Morton, who has condemned B.C.’s open net-pen salmon farmers for their impacts on wild fish stocks, made a plea for all coastal user groups to work together to provide a database of fish health up and down the coast.

“If we read the immune system of these (wild) fish at 100km intervals, you would see exactly where their immune systems are switching on,” she said. “Then you can go straight to society and say, ‘I think we’re losing 75 per cent of this salmon run right here.’”

Spong, head of OrcaLab with partner Helena Symonds, has been working to effect the return of Corky, a young Orca taken from her A-5 pod and sent to captivity in California, where she has spent nearly 45 years.

“She’s been through this incredible journey in this horrendous place, deprived of everything needed to live, and she’s still alive, Spong said. “That just tells me she has a chance if she comes back home. I don't think that means just put her in the ocean and let her go; she has a lot of issues. But she could come to a place, a retirement home in the ocean where she could be continued to be cared for and be in a place where she could meet her family again."

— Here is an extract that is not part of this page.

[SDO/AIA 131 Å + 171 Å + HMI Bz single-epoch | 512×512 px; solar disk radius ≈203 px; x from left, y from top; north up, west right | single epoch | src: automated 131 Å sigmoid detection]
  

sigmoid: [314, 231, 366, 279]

"I just think that would be a fair thing to do for her. She's done all this work for people, and we owe her."

An audience of nearly 50, easily the largest turnout of the Speaker's Corner series despite a balmy summer evening the day before Canada Day, hung on every word, and asked questions of all five panelists in a joint Q&A session following the talk.

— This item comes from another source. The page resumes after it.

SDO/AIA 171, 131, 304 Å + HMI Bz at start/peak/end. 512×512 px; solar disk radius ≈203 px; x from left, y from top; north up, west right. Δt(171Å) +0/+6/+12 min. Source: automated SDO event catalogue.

In closing, Hildering illustrated just why the panelists were so vehement in their defence of the natural world.

"We get into, 'this is about saving the salmon, this is about saving the orca, about saving the humpbacks,'" she said while flashing photos on a large projection screen in a PowerPoint presentation. "No, it's not. What do you think my favourite species is? It's not sea slugs, it's not humpbacks, it's these strange beings," Hildering said, flashing a photo collage of various children to general laughter from the audience.

"Not to burden anybody, but for goodness sakes, the ocean is a life-sustaining force. The salmon are an indicator; the orca is an indicator, the humpbacks are an indicator."